Configuration#

The MSA Search NIM uses docker containers under the hood. Each NIM has its own Docker container and there are several ways to configure it. The section below describes how to configure a NIM container.

GPU Selection#

By default, Docker can use all available GPUs on the system when it starts with the NVIDIA Container Runtime:

docker run --runtime=nvidia ...

In environments with a combination of GPUs, you can only expose specific GPUs inside the container using either:

  • The --gpus flag. For example, docker run --gpus='"device=1"' ...

  • The environment variable NVIDIA_VISIBLE_DEVICES. For example, to expose only Device 1, pass -e NVIDIA_VISIBLE_DEVICES=1. To expose GPU IDs 1 and 4, pass-e NVIDIA_VISIBLE_DEVICES=1,4.

The device IDs to use as inputs are listed in the output of nvidia-smi -L:

GPU 0: Tesla H100 (UUID: GPU-b404a1a1-d532-5b5c-20bc-b34e37f3ac46)
GPU 1: NVIDIA GeForce RTX 3080 (UUID: GPU-b404a1a1-d532-5b5c-20bc-b34e37f3ac46)

Refer to the NVIDIA Container Toolkit documentation for more instructions.

Environment Variables#

The following table describes the environment variables that can be passed into a NIM as a -e argument added to a docker run command:

ENV

Required?

Default

Notes

NGC_API_KEY

Yes

None

You must set this variable to the value of your personal NGC API key.

NIM_CACHE_PATH

No

/opt/nim/.cache

Location (in container) where the container caches model artifacts.

NIM_HTTP_API_PORT

No

8000

Publish the NIM service to the prescribed port inside the container. Make sure to adjust the port passed to the -p/--publish flag of docker run to reflect that (ex: -p $NIM_HTTP_API_PORT:$NIM_HTTP_API_PORT).
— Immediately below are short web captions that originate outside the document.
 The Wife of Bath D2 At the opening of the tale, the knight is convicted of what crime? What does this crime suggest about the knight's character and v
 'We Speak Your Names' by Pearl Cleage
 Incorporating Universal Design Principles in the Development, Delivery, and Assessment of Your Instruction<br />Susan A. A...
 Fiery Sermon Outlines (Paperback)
The left-hand side of this : is your host address:port, and does NOT have to match with $NIM_HTTP_API_PORT. The right-hand side of the : is the port inside the container which MUST match NIM_HTTP_API_PORT (or 9000 if not set). Supported endpoints are /v1/license (Returns the license information), /v1/metadata (Returns metadata including asset information, license information, model information, and version) and /v1/metrics (Exposes Prometheus metrics via an ASGI app endpoint).

NIM_DISABLE_GPU_SERVER

No

True

Disables the GPU Server for MMSeqs2, which improves performance when using compatible databases. If you are using compatible databases, you can enable the GPU Server with NIM_DISABLE_GPU_SERVER=True.

NIM_GLOBAL_MAX_MSA_DEPTH

No

10,000

Sets a hard-limit on the number of returned MSA sequences.

NIM_LOG_LEVEL

No

INFO

This variable allows you to specify the level of logging detail you want to see in the container’s logs. Available options are DEBUG, INFO, WARNING, and ERROR.

MODEL_PATH

No

Unset

This variable enables a hard override of the NIM’s model path. Users should generally not need to use this variable, but it can be useful when deploying to some cloud services which use alternative methods for model caching.
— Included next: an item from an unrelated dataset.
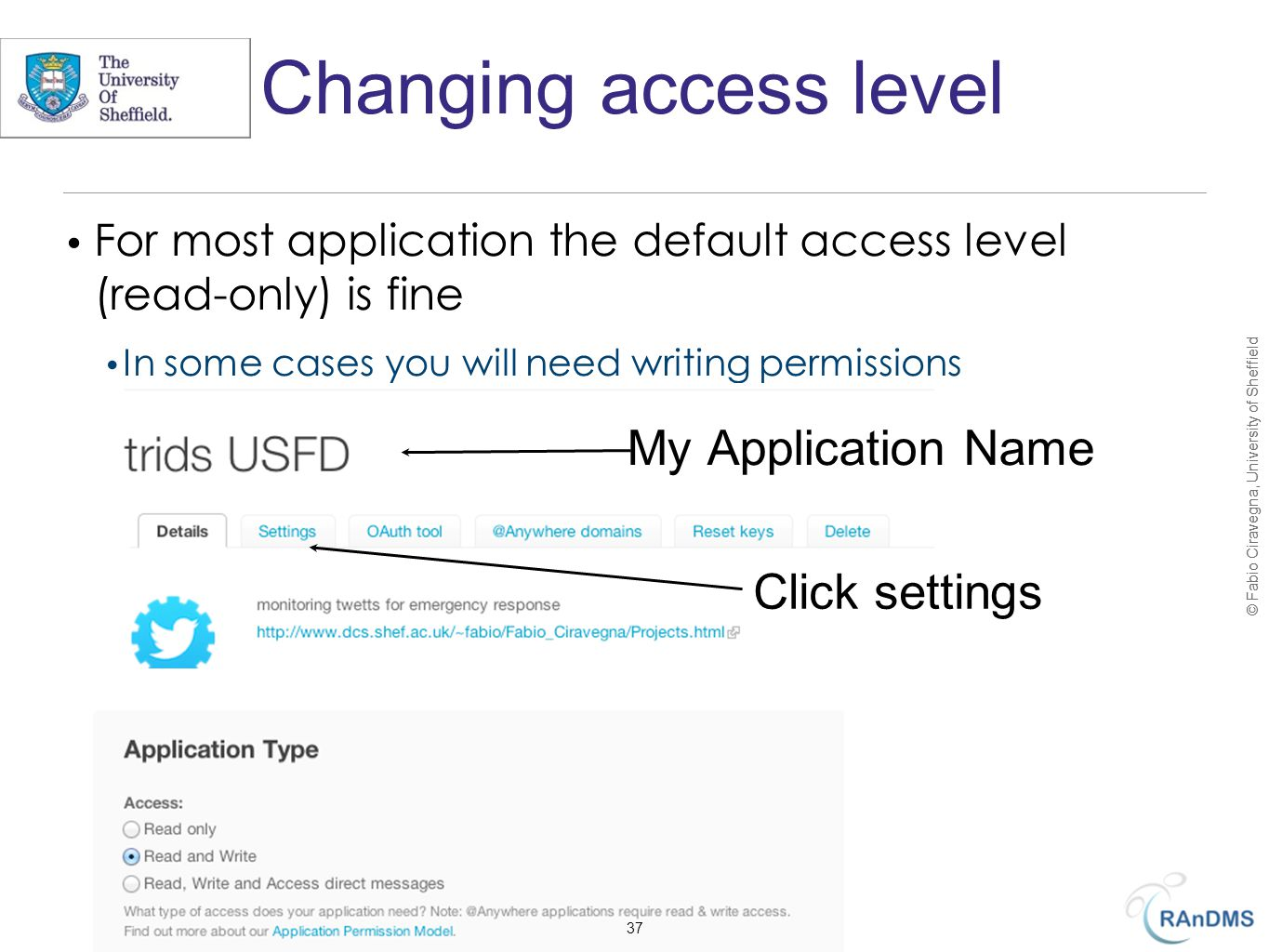 © Fabio Ciravegna, University of Sheffield Changing access level For most application the default access level (read-only) is fine In some cases you will need writing permissions My Application Name Click settings 37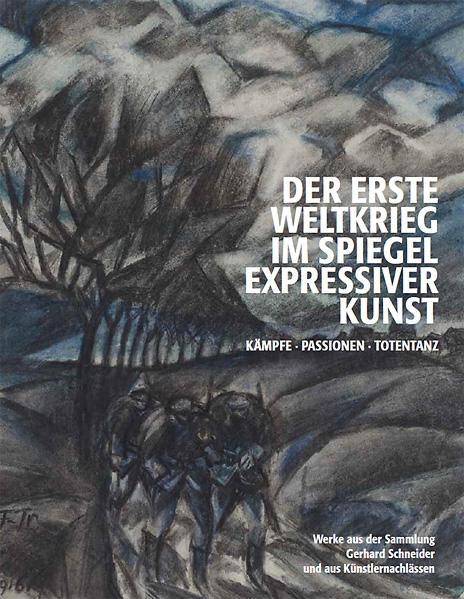 Der Erste Weltkrieg im Spiegel expressiver Kunst. Kämpfe Passionen Totentanz - Coverbild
NIM_MAX_WAIT_FOR_GPU_ACQUISITION

No

300

The amount of time in seconds which a request will wait before failing if it cannot acquire a GPU. For users that are heavily-utilizing underprovisioned instances, setting this value to a longer timeout may help reduce failures at the expense of longer queueing times.

Volumes#

The following table describes the paths inside the container into which local paths can be mounted.

Container path

Required

Notes

Docker argument example

/opt/nim/.cache (or NIM_CACHE_PATH if present)

Not required, but if this volume is not mounted, the container will do a fresh download of the model each time it is brought up.

This is the directory within which models are downloaded inside the container. It is very important that this directory can be accessed from inside the container. This can be achieved by setting the permissions of the local directory to read-write-execute (777). For example, to use ~/.cache/nim as the host machine directory for caching models, first do mkdir -p ~/.cache/nim, then chmod 777 ~/.cache/nim before running the docker run command.

-v ~/.cache/nim:/opt/nim/.cache